Performance and Benchmarks

Performance claims were evaluated against industry-standard suites including MLPerf and bespoke benchmarks derived from workloads at Amazon Research and Facebook AI Research. Comparative metrics considered throughput, latency, power efficiency, and model convergence characteristics relative to devices like NVIDIA V100, Google TPU v2, and accelerators from Intel Nervana Systems.

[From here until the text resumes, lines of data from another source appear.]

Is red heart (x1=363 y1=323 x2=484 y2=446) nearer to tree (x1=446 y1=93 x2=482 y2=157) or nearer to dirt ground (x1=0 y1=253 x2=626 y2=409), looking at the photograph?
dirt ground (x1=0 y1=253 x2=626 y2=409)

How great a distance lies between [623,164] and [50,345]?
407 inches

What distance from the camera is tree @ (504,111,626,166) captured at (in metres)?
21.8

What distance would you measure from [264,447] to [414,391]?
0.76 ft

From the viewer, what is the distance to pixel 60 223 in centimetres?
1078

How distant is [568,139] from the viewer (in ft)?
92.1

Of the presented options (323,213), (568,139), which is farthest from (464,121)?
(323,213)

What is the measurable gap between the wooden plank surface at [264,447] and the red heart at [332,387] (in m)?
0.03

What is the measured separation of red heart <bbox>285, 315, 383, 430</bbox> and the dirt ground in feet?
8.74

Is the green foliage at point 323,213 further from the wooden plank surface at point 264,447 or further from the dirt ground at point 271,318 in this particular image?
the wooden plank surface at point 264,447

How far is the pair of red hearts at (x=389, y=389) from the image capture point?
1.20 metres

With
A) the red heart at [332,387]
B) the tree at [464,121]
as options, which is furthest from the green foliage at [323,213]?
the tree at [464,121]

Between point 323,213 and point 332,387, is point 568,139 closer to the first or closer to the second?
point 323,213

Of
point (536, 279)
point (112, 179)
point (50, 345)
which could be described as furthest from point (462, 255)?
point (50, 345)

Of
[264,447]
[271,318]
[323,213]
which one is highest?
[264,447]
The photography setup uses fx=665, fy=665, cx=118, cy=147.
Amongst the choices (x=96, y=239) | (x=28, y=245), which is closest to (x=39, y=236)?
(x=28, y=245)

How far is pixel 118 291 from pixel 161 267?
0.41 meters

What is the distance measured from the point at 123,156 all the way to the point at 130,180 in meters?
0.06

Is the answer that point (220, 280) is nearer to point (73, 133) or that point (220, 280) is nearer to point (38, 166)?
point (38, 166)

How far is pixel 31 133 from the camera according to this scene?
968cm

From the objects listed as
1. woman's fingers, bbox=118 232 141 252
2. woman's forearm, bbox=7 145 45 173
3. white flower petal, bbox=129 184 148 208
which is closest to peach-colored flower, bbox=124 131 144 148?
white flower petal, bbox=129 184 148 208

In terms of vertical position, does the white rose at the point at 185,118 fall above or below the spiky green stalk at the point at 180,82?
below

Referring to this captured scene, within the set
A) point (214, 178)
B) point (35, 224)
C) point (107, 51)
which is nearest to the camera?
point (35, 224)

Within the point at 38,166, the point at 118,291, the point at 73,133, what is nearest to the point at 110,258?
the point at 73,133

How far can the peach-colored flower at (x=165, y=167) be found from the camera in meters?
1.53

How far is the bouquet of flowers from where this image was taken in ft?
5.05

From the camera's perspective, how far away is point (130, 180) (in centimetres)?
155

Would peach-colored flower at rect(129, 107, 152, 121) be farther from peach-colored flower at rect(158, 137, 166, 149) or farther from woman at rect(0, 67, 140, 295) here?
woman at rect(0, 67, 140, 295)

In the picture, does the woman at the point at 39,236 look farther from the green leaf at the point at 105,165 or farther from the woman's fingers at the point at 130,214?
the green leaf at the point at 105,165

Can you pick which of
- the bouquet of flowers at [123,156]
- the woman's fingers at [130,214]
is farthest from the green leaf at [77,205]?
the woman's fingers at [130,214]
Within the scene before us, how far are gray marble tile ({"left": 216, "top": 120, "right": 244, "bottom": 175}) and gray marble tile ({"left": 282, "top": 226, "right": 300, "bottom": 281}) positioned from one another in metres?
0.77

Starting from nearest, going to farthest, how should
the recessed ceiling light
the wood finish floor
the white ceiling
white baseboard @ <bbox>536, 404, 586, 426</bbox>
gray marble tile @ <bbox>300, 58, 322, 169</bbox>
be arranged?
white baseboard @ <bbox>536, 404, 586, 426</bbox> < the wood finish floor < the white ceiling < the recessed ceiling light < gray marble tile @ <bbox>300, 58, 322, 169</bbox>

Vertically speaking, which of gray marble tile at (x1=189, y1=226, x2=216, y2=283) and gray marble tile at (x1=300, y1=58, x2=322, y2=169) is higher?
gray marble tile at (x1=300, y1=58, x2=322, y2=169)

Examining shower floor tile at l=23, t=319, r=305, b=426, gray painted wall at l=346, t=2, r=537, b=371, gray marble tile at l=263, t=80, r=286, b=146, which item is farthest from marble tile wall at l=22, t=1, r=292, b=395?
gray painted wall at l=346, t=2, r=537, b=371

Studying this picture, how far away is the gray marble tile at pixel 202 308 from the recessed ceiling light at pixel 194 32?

Independent analyses from industry analysts and engineering labs often referenced tests at facilities associated with Lawrence Berkeley National Laboratory and university computing centers such as University of California, San Diego.

Business and Industry Impact

The company's trajectory influenced conversations about specialization versus generality in accelerator design, aligning with strategic moves by incumbents including Intel Corporation and NVIDIA Corporation to broaden product portfolios through acquisitions and partnerships with firms like Mellanox Technologies and Moorethreads. Market reactions reflected consolidation trends apparent in semiconductor history involving Broadcom Inc. and Qualcomm Incorporated. The firm’s legacy informed subsequent startups and research efforts at institutions such as ETH Zurich and Imperial College London, and contributed to standards debates involving consortiums like OpenAI, MLCommons, and industry groups tied to IEEE.